What happened
The US Supreme Court heard oral arguments on Sunday in Sripetch v. SEC, a case that could strip the Securities and Exchange Commission of its most powerful enforcement tool. The justices must decide whether the SEC can force defendants to surrender profits without first proving that specific investors lost money.
Why it matters: disgorgement accounted for more than $6 billion of the SEC’s financial remedies in fiscal 2024. A ruling against the agency could leave it unable to recover ill-gotten gains in insider trading, reporting violations, and market manipulation cases where harm is diffuse.
The circuit split
The case reached the Court because federal appeals courts disagree. The Second Circuit requires the SEC to demonstrate pecuniary harm to victims before obtaining disgorgement. The First and Ninth Circuits impose no such requirement.
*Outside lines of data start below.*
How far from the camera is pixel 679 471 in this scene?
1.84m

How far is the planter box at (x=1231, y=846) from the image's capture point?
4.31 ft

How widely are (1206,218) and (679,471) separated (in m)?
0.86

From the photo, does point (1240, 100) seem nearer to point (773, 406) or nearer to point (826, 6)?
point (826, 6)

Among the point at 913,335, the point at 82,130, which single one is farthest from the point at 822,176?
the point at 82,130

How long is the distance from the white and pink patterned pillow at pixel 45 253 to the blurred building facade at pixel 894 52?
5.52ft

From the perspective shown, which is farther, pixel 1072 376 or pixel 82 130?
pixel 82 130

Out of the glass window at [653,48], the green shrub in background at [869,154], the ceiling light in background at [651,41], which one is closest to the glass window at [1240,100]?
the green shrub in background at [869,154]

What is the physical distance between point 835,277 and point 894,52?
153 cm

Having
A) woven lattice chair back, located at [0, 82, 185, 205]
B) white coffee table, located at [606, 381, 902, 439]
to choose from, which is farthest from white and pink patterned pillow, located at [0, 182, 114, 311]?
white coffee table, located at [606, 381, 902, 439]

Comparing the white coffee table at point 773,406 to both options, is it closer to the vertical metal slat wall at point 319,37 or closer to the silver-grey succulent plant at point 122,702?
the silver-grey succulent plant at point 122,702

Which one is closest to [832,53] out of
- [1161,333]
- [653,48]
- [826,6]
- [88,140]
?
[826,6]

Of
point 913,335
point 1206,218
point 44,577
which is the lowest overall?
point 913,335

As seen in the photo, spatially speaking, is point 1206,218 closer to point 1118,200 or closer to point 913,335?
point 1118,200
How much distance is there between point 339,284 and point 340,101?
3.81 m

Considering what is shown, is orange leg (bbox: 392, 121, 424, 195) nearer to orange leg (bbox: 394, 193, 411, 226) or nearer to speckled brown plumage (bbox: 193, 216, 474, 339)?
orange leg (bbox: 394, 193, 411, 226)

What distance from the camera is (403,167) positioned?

Ongkaruck Sripetch orchestrated pump-and-dump schemes involving nearly 20 penny-stock companies through a website called Stockpalooza.com. A district court ordered him to disgorge $2.25 million plus interest without requiring the SEC to identify harmed investors.
The arguments
Sripetch’s lawyers argued that disgorgement is an equitable remedy available only to compensate identifiable victims, not to punish wrongdoers. The SEC countered that requiring proof of specific investor losses would effectively immunise fraudsters who targeted anonymous public markets.
Several justices appeared sceptical of both positions, questioning whether a middle ground might require the SEC to show some harm without identifying each victim individually.
What happens next
A decision is expected by late June. If the Court sides with Sripetch, the SEC would need to restructure how it pursues financial remedies in cases involving public markets. Congress could also act to grant explicit disgorgement authority, as it partially did after the Court’s 2020 decision in Liu v. SEC limited disgorgement to net profits.